-- Given passage follows --

The coronavirus pandemic has tested hospital and health systems' telehealth programs and capabilities, but the shift to remote work for staff has been a separate side of remote operations that St. Luke's Health System CIO Reid Stephan sees as an opportunity even after COVID-19.
As vice president and CIO of the Boise, Idaho-based health system, Mr. Stephan oversees 450 IT staff members at St. Luke's. At the start of 2020, he began leading the centralization of the IT team into one physical location after members had been dispersed across seven different buildings for years. However, once the pandemic began to ramp up in early March, Mr. Stephan's priorities shifted as the majority of the health system's staff transitioned to remote work.
"This has been a really interesting shift in focus," Mr. Stephan told Becker's Hospital Review. "Early on, the focus was getting people in the office, creating the culture and the chance for teams that have worked in separate spaces to come together and have some of the natural organic conversation and synergy that comes from that."

-- Given passage concluded --

■ **Work instruction 1**: In the St. Luke's passage, how many IT staff members does Reid Stephan oversee?
■ **Work instruction 2**: Print the part of the St. Luke's passage that opens with the words containing "The coronavirus pandemic" and closes with "to remote work.".
Answer from the St. Luke's passage alone.

-- Supplied records follows --

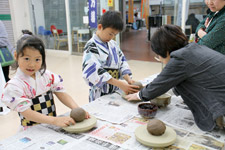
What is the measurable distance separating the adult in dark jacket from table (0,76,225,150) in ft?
0.27

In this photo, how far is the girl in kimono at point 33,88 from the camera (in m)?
1.10

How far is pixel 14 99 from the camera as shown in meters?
1.10

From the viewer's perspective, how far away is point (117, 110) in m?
1.32

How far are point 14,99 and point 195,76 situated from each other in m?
0.97

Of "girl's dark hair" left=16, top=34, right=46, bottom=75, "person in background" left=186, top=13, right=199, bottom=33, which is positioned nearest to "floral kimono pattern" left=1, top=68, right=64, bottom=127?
"girl's dark hair" left=16, top=34, right=46, bottom=75

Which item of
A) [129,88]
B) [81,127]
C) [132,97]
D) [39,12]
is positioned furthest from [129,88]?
[39,12]

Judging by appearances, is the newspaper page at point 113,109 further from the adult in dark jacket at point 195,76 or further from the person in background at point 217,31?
the person in background at point 217,31

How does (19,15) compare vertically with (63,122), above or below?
above

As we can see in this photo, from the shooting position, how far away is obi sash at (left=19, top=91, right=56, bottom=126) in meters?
1.27

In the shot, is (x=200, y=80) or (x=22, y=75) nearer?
(x=200, y=80)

-- Supplied records concluded --

■ **Answer area 1**: 450 IT staff members.

■ **Answer area 2**:
The coronavirus pandemic has tested hospital and health systems' telehealth programs and capabilities, but the shift to remote work for staff has been a separate side of remote operations that St. Luke's Health System CIO Reid Stephan sees as an opportunity even after COVID-19.
As vice president and CIO of the Boise, Idaho-based health system, Mr. Stephan oversees 450 IT staff members at St. Luke's. At the start of 2020, he began leading the centralization of the IT team into one physical location after members had been dispersed across seven different buildings for years. However, once the pandemic began to ramp up in early March, Mr. Stephan's priorities shifted as the majority of the health system's staff transitioned to remote work.